Exercise tasks:
1. In the Ruby chapter opening, what did every development team seem to contain when the author programmed in C?
2. Decide whether each statement agrees with the Ruby chapter opening, answering yes or no and quoting the words that decide it: (a) The author did a lot of coding in assembly language. (b) The chapter looks at the major Ruby implementations. (c) Understanding the lower levels of a language helps only programmers who actually work in those levels.

Document text:
◆ ◆ ◆ ◆

Chapter 30. Know Your Ruby Implementation

Back in the days when I programmed in C, every development team seemed to contain one engineer who knew something about assembly language. Since I did little or no coding in assembly language, this appeared to me to be a fairly useless skill—except that those assembly language-enabled engineers always seemed to have a unique perspective on how everything worked. Eventually I figured out that these two things were related: Having a basic understanding of the lower levels of your programming language helps you be a better programmer, even if you never actually work in those lower levels.

So, in this chapter we are going to look at the gears and pulleys of the major Ruby implementations. As we go along we will see there is something in this chapter for Rubyists who know something about C and for those who are bilingual in Java. Even if you are one of those people who think the word Java actually translates to “Run away! Run away!” or that the C programming language looks like a unfortunate editor incident, keep reading. You will be surprised at the insight you’ll gain from even a naive inspection of a Ruby implementation. After all, there is no substitute for knowing your tool.

◆ ◆ ◆ ◆

Given information:
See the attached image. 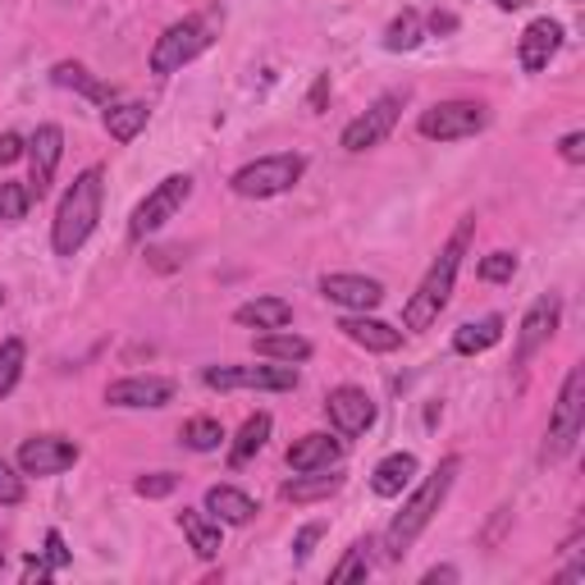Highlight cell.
<instances>
[{
    "label": "cell",
    "instance_id": "cell-1",
    "mask_svg": "<svg viewBox=\"0 0 585 585\" xmlns=\"http://www.w3.org/2000/svg\"><path fill=\"white\" fill-rule=\"evenodd\" d=\"M472 234H476V215H462L457 229L448 234V242L440 248V257L430 261V270H425V280L416 284V293L403 302V329L421 334V329H430V325L440 321V312H444L448 297H453L462 257H467V248H472Z\"/></svg>",
    "mask_w": 585,
    "mask_h": 585
},
{
    "label": "cell",
    "instance_id": "cell-2",
    "mask_svg": "<svg viewBox=\"0 0 585 585\" xmlns=\"http://www.w3.org/2000/svg\"><path fill=\"white\" fill-rule=\"evenodd\" d=\"M101 197H106V170L101 165H87L74 188L59 197V210H55V225H51V248L55 257H74L83 242L91 238L101 220Z\"/></svg>",
    "mask_w": 585,
    "mask_h": 585
},
{
    "label": "cell",
    "instance_id": "cell-3",
    "mask_svg": "<svg viewBox=\"0 0 585 585\" xmlns=\"http://www.w3.org/2000/svg\"><path fill=\"white\" fill-rule=\"evenodd\" d=\"M462 472V457H444L435 472H430L416 489H412V499L403 503V512H398L389 521V531H384V549H389V559H403V553L416 544V535L430 527V517L440 512V503L448 499V489Z\"/></svg>",
    "mask_w": 585,
    "mask_h": 585
},
{
    "label": "cell",
    "instance_id": "cell-4",
    "mask_svg": "<svg viewBox=\"0 0 585 585\" xmlns=\"http://www.w3.org/2000/svg\"><path fill=\"white\" fill-rule=\"evenodd\" d=\"M215 42V14H188L170 23L165 33L156 37V46H151V74H178L183 65H193V59Z\"/></svg>",
    "mask_w": 585,
    "mask_h": 585
},
{
    "label": "cell",
    "instance_id": "cell-5",
    "mask_svg": "<svg viewBox=\"0 0 585 585\" xmlns=\"http://www.w3.org/2000/svg\"><path fill=\"white\" fill-rule=\"evenodd\" d=\"M585 430V366H572L563 389H559V403H553V421H549V435H544V462H563L576 440Z\"/></svg>",
    "mask_w": 585,
    "mask_h": 585
},
{
    "label": "cell",
    "instance_id": "cell-6",
    "mask_svg": "<svg viewBox=\"0 0 585 585\" xmlns=\"http://www.w3.org/2000/svg\"><path fill=\"white\" fill-rule=\"evenodd\" d=\"M302 174H306V156H297V151H280V156H261V161H248L242 170H234L229 188L238 197H280Z\"/></svg>",
    "mask_w": 585,
    "mask_h": 585
},
{
    "label": "cell",
    "instance_id": "cell-7",
    "mask_svg": "<svg viewBox=\"0 0 585 585\" xmlns=\"http://www.w3.org/2000/svg\"><path fill=\"white\" fill-rule=\"evenodd\" d=\"M193 197V178L188 174H170V178H161L156 188H151L142 202H138V210H133V220H129V238H147V234H156V229H165L174 215L183 210V202Z\"/></svg>",
    "mask_w": 585,
    "mask_h": 585
},
{
    "label": "cell",
    "instance_id": "cell-8",
    "mask_svg": "<svg viewBox=\"0 0 585 585\" xmlns=\"http://www.w3.org/2000/svg\"><path fill=\"white\" fill-rule=\"evenodd\" d=\"M489 124V110L480 101H440L421 110L416 133L430 142H457V138H476Z\"/></svg>",
    "mask_w": 585,
    "mask_h": 585
},
{
    "label": "cell",
    "instance_id": "cell-9",
    "mask_svg": "<svg viewBox=\"0 0 585 585\" xmlns=\"http://www.w3.org/2000/svg\"><path fill=\"white\" fill-rule=\"evenodd\" d=\"M202 380H206V389H220V393H234V389L289 393V389H297V366L293 361H284V366H206Z\"/></svg>",
    "mask_w": 585,
    "mask_h": 585
},
{
    "label": "cell",
    "instance_id": "cell-10",
    "mask_svg": "<svg viewBox=\"0 0 585 585\" xmlns=\"http://www.w3.org/2000/svg\"><path fill=\"white\" fill-rule=\"evenodd\" d=\"M403 106H408V87L403 91H384V97L366 110V115H357L353 124L344 129V151H371V147H380L393 129H398V119H403Z\"/></svg>",
    "mask_w": 585,
    "mask_h": 585
},
{
    "label": "cell",
    "instance_id": "cell-11",
    "mask_svg": "<svg viewBox=\"0 0 585 585\" xmlns=\"http://www.w3.org/2000/svg\"><path fill=\"white\" fill-rule=\"evenodd\" d=\"M325 416H329V425L338 430V435L357 440V435H366V430L376 425V398L366 389H357V384H338L325 398Z\"/></svg>",
    "mask_w": 585,
    "mask_h": 585
},
{
    "label": "cell",
    "instance_id": "cell-12",
    "mask_svg": "<svg viewBox=\"0 0 585 585\" xmlns=\"http://www.w3.org/2000/svg\"><path fill=\"white\" fill-rule=\"evenodd\" d=\"M83 457V448L65 435H33L19 444V472L23 476H59Z\"/></svg>",
    "mask_w": 585,
    "mask_h": 585
},
{
    "label": "cell",
    "instance_id": "cell-13",
    "mask_svg": "<svg viewBox=\"0 0 585 585\" xmlns=\"http://www.w3.org/2000/svg\"><path fill=\"white\" fill-rule=\"evenodd\" d=\"M559 316H563L559 293H544V297L531 302V312L521 316V329H517V353H512L517 366H527V361L549 344L553 329H559Z\"/></svg>",
    "mask_w": 585,
    "mask_h": 585
},
{
    "label": "cell",
    "instance_id": "cell-14",
    "mask_svg": "<svg viewBox=\"0 0 585 585\" xmlns=\"http://www.w3.org/2000/svg\"><path fill=\"white\" fill-rule=\"evenodd\" d=\"M28 161H33V178H28V193L33 202H42L55 183V170H59V156H65V129L59 124H42L33 138H28Z\"/></svg>",
    "mask_w": 585,
    "mask_h": 585
},
{
    "label": "cell",
    "instance_id": "cell-15",
    "mask_svg": "<svg viewBox=\"0 0 585 585\" xmlns=\"http://www.w3.org/2000/svg\"><path fill=\"white\" fill-rule=\"evenodd\" d=\"M170 398H174V380L165 376H129L106 389L110 408H165Z\"/></svg>",
    "mask_w": 585,
    "mask_h": 585
},
{
    "label": "cell",
    "instance_id": "cell-16",
    "mask_svg": "<svg viewBox=\"0 0 585 585\" xmlns=\"http://www.w3.org/2000/svg\"><path fill=\"white\" fill-rule=\"evenodd\" d=\"M559 46H563V23L559 19H535V23H527V33H521V42H517L521 69H527V74L549 69V59L559 55Z\"/></svg>",
    "mask_w": 585,
    "mask_h": 585
},
{
    "label": "cell",
    "instance_id": "cell-17",
    "mask_svg": "<svg viewBox=\"0 0 585 585\" xmlns=\"http://www.w3.org/2000/svg\"><path fill=\"white\" fill-rule=\"evenodd\" d=\"M321 293L334 306H348V312H371V306L384 302V284L380 280H366V274H325Z\"/></svg>",
    "mask_w": 585,
    "mask_h": 585
},
{
    "label": "cell",
    "instance_id": "cell-18",
    "mask_svg": "<svg viewBox=\"0 0 585 585\" xmlns=\"http://www.w3.org/2000/svg\"><path fill=\"white\" fill-rule=\"evenodd\" d=\"M338 329H344L357 348H366V353H398L403 348V329H393V325H384V321H376V316H344L338 321Z\"/></svg>",
    "mask_w": 585,
    "mask_h": 585
},
{
    "label": "cell",
    "instance_id": "cell-19",
    "mask_svg": "<svg viewBox=\"0 0 585 585\" xmlns=\"http://www.w3.org/2000/svg\"><path fill=\"white\" fill-rule=\"evenodd\" d=\"M344 462V444H338L334 435H302L293 448H289V467L293 472H329Z\"/></svg>",
    "mask_w": 585,
    "mask_h": 585
},
{
    "label": "cell",
    "instance_id": "cell-20",
    "mask_svg": "<svg viewBox=\"0 0 585 585\" xmlns=\"http://www.w3.org/2000/svg\"><path fill=\"white\" fill-rule=\"evenodd\" d=\"M206 512L215 521H225V527H248V521L257 517V499L242 495V489H234V485H210L206 489Z\"/></svg>",
    "mask_w": 585,
    "mask_h": 585
},
{
    "label": "cell",
    "instance_id": "cell-21",
    "mask_svg": "<svg viewBox=\"0 0 585 585\" xmlns=\"http://www.w3.org/2000/svg\"><path fill=\"white\" fill-rule=\"evenodd\" d=\"M412 476H416V457H412V453H389V457L376 462L371 489H376L380 499H398V495H403V489L412 485Z\"/></svg>",
    "mask_w": 585,
    "mask_h": 585
},
{
    "label": "cell",
    "instance_id": "cell-22",
    "mask_svg": "<svg viewBox=\"0 0 585 585\" xmlns=\"http://www.w3.org/2000/svg\"><path fill=\"white\" fill-rule=\"evenodd\" d=\"M51 78H55L59 87L83 91V97L97 101V106H110V101H115V83H101L87 65H78V59H59V65L51 69Z\"/></svg>",
    "mask_w": 585,
    "mask_h": 585
},
{
    "label": "cell",
    "instance_id": "cell-23",
    "mask_svg": "<svg viewBox=\"0 0 585 585\" xmlns=\"http://www.w3.org/2000/svg\"><path fill=\"white\" fill-rule=\"evenodd\" d=\"M338 489H344V476L329 467V472H297V476L280 489V495H284L289 503H321V499L338 495Z\"/></svg>",
    "mask_w": 585,
    "mask_h": 585
},
{
    "label": "cell",
    "instance_id": "cell-24",
    "mask_svg": "<svg viewBox=\"0 0 585 585\" xmlns=\"http://www.w3.org/2000/svg\"><path fill=\"white\" fill-rule=\"evenodd\" d=\"M270 412H252L248 421L238 425V435H234V444H229V467L238 472V467H248V462L266 448V440H270Z\"/></svg>",
    "mask_w": 585,
    "mask_h": 585
},
{
    "label": "cell",
    "instance_id": "cell-25",
    "mask_svg": "<svg viewBox=\"0 0 585 585\" xmlns=\"http://www.w3.org/2000/svg\"><path fill=\"white\" fill-rule=\"evenodd\" d=\"M178 527H183V535H188L197 559H215V553H220V521L206 517L202 508H183L178 512Z\"/></svg>",
    "mask_w": 585,
    "mask_h": 585
},
{
    "label": "cell",
    "instance_id": "cell-26",
    "mask_svg": "<svg viewBox=\"0 0 585 585\" xmlns=\"http://www.w3.org/2000/svg\"><path fill=\"white\" fill-rule=\"evenodd\" d=\"M234 321H238V325H257V329H289L293 306H289L284 297H252V302L238 306Z\"/></svg>",
    "mask_w": 585,
    "mask_h": 585
},
{
    "label": "cell",
    "instance_id": "cell-27",
    "mask_svg": "<svg viewBox=\"0 0 585 585\" xmlns=\"http://www.w3.org/2000/svg\"><path fill=\"white\" fill-rule=\"evenodd\" d=\"M503 338V316H485V321H467L457 334H453V353L462 357H476V353H489Z\"/></svg>",
    "mask_w": 585,
    "mask_h": 585
},
{
    "label": "cell",
    "instance_id": "cell-28",
    "mask_svg": "<svg viewBox=\"0 0 585 585\" xmlns=\"http://www.w3.org/2000/svg\"><path fill=\"white\" fill-rule=\"evenodd\" d=\"M252 353L266 357V361H306L312 357V338L289 334V329H270L252 344Z\"/></svg>",
    "mask_w": 585,
    "mask_h": 585
},
{
    "label": "cell",
    "instance_id": "cell-29",
    "mask_svg": "<svg viewBox=\"0 0 585 585\" xmlns=\"http://www.w3.org/2000/svg\"><path fill=\"white\" fill-rule=\"evenodd\" d=\"M147 119H151V106L147 101H124V106H106V133L115 142H133L142 129H147Z\"/></svg>",
    "mask_w": 585,
    "mask_h": 585
},
{
    "label": "cell",
    "instance_id": "cell-30",
    "mask_svg": "<svg viewBox=\"0 0 585 585\" xmlns=\"http://www.w3.org/2000/svg\"><path fill=\"white\" fill-rule=\"evenodd\" d=\"M178 440H183V444H188L193 453H215V448H220V444H225V425H220V421H215V416H193L188 425H183V430H178Z\"/></svg>",
    "mask_w": 585,
    "mask_h": 585
},
{
    "label": "cell",
    "instance_id": "cell-31",
    "mask_svg": "<svg viewBox=\"0 0 585 585\" xmlns=\"http://www.w3.org/2000/svg\"><path fill=\"white\" fill-rule=\"evenodd\" d=\"M421 37H425V33H421V14H416V10H403V14H398V19L384 28V51H393V55H398V51H416Z\"/></svg>",
    "mask_w": 585,
    "mask_h": 585
},
{
    "label": "cell",
    "instance_id": "cell-32",
    "mask_svg": "<svg viewBox=\"0 0 585 585\" xmlns=\"http://www.w3.org/2000/svg\"><path fill=\"white\" fill-rule=\"evenodd\" d=\"M23 361H28V344L23 338H6L0 344V398H10L19 376H23Z\"/></svg>",
    "mask_w": 585,
    "mask_h": 585
},
{
    "label": "cell",
    "instance_id": "cell-33",
    "mask_svg": "<svg viewBox=\"0 0 585 585\" xmlns=\"http://www.w3.org/2000/svg\"><path fill=\"white\" fill-rule=\"evenodd\" d=\"M28 206H33V193H28V183H0V220L6 225H19Z\"/></svg>",
    "mask_w": 585,
    "mask_h": 585
},
{
    "label": "cell",
    "instance_id": "cell-34",
    "mask_svg": "<svg viewBox=\"0 0 585 585\" xmlns=\"http://www.w3.org/2000/svg\"><path fill=\"white\" fill-rule=\"evenodd\" d=\"M366 549H371V540H357V544L344 553V563H334L329 581H366V572H371V559H366Z\"/></svg>",
    "mask_w": 585,
    "mask_h": 585
},
{
    "label": "cell",
    "instance_id": "cell-35",
    "mask_svg": "<svg viewBox=\"0 0 585 585\" xmlns=\"http://www.w3.org/2000/svg\"><path fill=\"white\" fill-rule=\"evenodd\" d=\"M512 274H517V257L512 252H489L480 261V280H489V284H503V280H512Z\"/></svg>",
    "mask_w": 585,
    "mask_h": 585
},
{
    "label": "cell",
    "instance_id": "cell-36",
    "mask_svg": "<svg viewBox=\"0 0 585 585\" xmlns=\"http://www.w3.org/2000/svg\"><path fill=\"white\" fill-rule=\"evenodd\" d=\"M174 485H178V476L174 472H151V476H138V495L142 499H165V495H174Z\"/></svg>",
    "mask_w": 585,
    "mask_h": 585
},
{
    "label": "cell",
    "instance_id": "cell-37",
    "mask_svg": "<svg viewBox=\"0 0 585 585\" xmlns=\"http://www.w3.org/2000/svg\"><path fill=\"white\" fill-rule=\"evenodd\" d=\"M0 503H6V508L23 503V476L10 467L6 457H0Z\"/></svg>",
    "mask_w": 585,
    "mask_h": 585
},
{
    "label": "cell",
    "instance_id": "cell-38",
    "mask_svg": "<svg viewBox=\"0 0 585 585\" xmlns=\"http://www.w3.org/2000/svg\"><path fill=\"white\" fill-rule=\"evenodd\" d=\"M325 535V521H312V527H302L297 531V540H293V553H297V563L302 559H312V544Z\"/></svg>",
    "mask_w": 585,
    "mask_h": 585
},
{
    "label": "cell",
    "instance_id": "cell-39",
    "mask_svg": "<svg viewBox=\"0 0 585 585\" xmlns=\"http://www.w3.org/2000/svg\"><path fill=\"white\" fill-rule=\"evenodd\" d=\"M46 563L59 572V567H69V549H65V535L59 531H46Z\"/></svg>",
    "mask_w": 585,
    "mask_h": 585
},
{
    "label": "cell",
    "instance_id": "cell-40",
    "mask_svg": "<svg viewBox=\"0 0 585 585\" xmlns=\"http://www.w3.org/2000/svg\"><path fill=\"white\" fill-rule=\"evenodd\" d=\"M559 156H563L567 165H581V161H585V133H567V138L559 142Z\"/></svg>",
    "mask_w": 585,
    "mask_h": 585
},
{
    "label": "cell",
    "instance_id": "cell-41",
    "mask_svg": "<svg viewBox=\"0 0 585 585\" xmlns=\"http://www.w3.org/2000/svg\"><path fill=\"white\" fill-rule=\"evenodd\" d=\"M23 151H28V142L19 133H0V165H14Z\"/></svg>",
    "mask_w": 585,
    "mask_h": 585
},
{
    "label": "cell",
    "instance_id": "cell-42",
    "mask_svg": "<svg viewBox=\"0 0 585 585\" xmlns=\"http://www.w3.org/2000/svg\"><path fill=\"white\" fill-rule=\"evenodd\" d=\"M325 101H329V74H321V78L312 83V97H306V110L321 115V110H325Z\"/></svg>",
    "mask_w": 585,
    "mask_h": 585
},
{
    "label": "cell",
    "instance_id": "cell-43",
    "mask_svg": "<svg viewBox=\"0 0 585 585\" xmlns=\"http://www.w3.org/2000/svg\"><path fill=\"white\" fill-rule=\"evenodd\" d=\"M51 572H55V567H51V563H37V559L23 563V581H46Z\"/></svg>",
    "mask_w": 585,
    "mask_h": 585
},
{
    "label": "cell",
    "instance_id": "cell-44",
    "mask_svg": "<svg viewBox=\"0 0 585 585\" xmlns=\"http://www.w3.org/2000/svg\"><path fill=\"white\" fill-rule=\"evenodd\" d=\"M453 28H457V19H453V14H440V10L430 14V33H453Z\"/></svg>",
    "mask_w": 585,
    "mask_h": 585
},
{
    "label": "cell",
    "instance_id": "cell-45",
    "mask_svg": "<svg viewBox=\"0 0 585 585\" xmlns=\"http://www.w3.org/2000/svg\"><path fill=\"white\" fill-rule=\"evenodd\" d=\"M435 581H457V572L453 567H430L425 572V585H435Z\"/></svg>",
    "mask_w": 585,
    "mask_h": 585
},
{
    "label": "cell",
    "instance_id": "cell-46",
    "mask_svg": "<svg viewBox=\"0 0 585 585\" xmlns=\"http://www.w3.org/2000/svg\"><path fill=\"white\" fill-rule=\"evenodd\" d=\"M495 6H499V10H508V14H512V10H521V6H527V0H495Z\"/></svg>",
    "mask_w": 585,
    "mask_h": 585
},
{
    "label": "cell",
    "instance_id": "cell-47",
    "mask_svg": "<svg viewBox=\"0 0 585 585\" xmlns=\"http://www.w3.org/2000/svg\"><path fill=\"white\" fill-rule=\"evenodd\" d=\"M0 302H6V289H0Z\"/></svg>",
    "mask_w": 585,
    "mask_h": 585
}]
</instances>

◆ ◆ ◆ ◆

Answer list:
1. One engineer who knew something about assembly language.

2.
(a) No: "I did little or no coding in assembly language"
(b) Yes: "we are going to look at the gears and pulleys of the major Ruby implementations"
(c) No: "even if you never actually work in those lower levels"